The two towers stretch up toward an overcast sky, claiming their motive to get the people on the ground, like herself, to look heavenward. In perfect gothic symmetry, the front of the gigantic stone structure rests, breathing in a new and changing and vibrant city and breathing out the sins of millions who have crossed the threshold into its chambers. Beneath three arches are four wooden doors, all open, all inviting, all daring her to move into them and abandon this spot.
But she cannot.
She is stuck, captivated by what she feels here, how she feels that she is the single point in the world that everyone revolves around. She is the sun, and these are her bodies, and were she to shift one way or another, the whole universe would fall into desperate nothingness.
One step forward, and time would catch up, and what she has worked so hard to attain—this comfort so absolute, this balance so refreshing, this clarity so fundamental—would have been for nothing. She cannot move.

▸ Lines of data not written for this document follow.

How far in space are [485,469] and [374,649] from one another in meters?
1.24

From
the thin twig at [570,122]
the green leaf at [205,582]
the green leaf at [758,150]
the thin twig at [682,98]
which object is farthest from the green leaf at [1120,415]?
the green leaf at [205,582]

But she cannot stay, and she would be admittedly foolish to believe she could. No, there are forces at work that she cannot grasp, that she cannot fathom while in this spot. She is surrounded by choice.
She takes the city in her mind, how it was all built around this tiny, almost insignificant dot. A speck in the grand expanse of a world vastly different than her own.
Like her.
The sun does not move, she tells herself.
A quiet breath is released from the very threads of her soul, strumming her heartstrings in realization, in humiliation. Her right foot's toes curl and uncurl in her shoe.
She has stayed long enough. She moves on.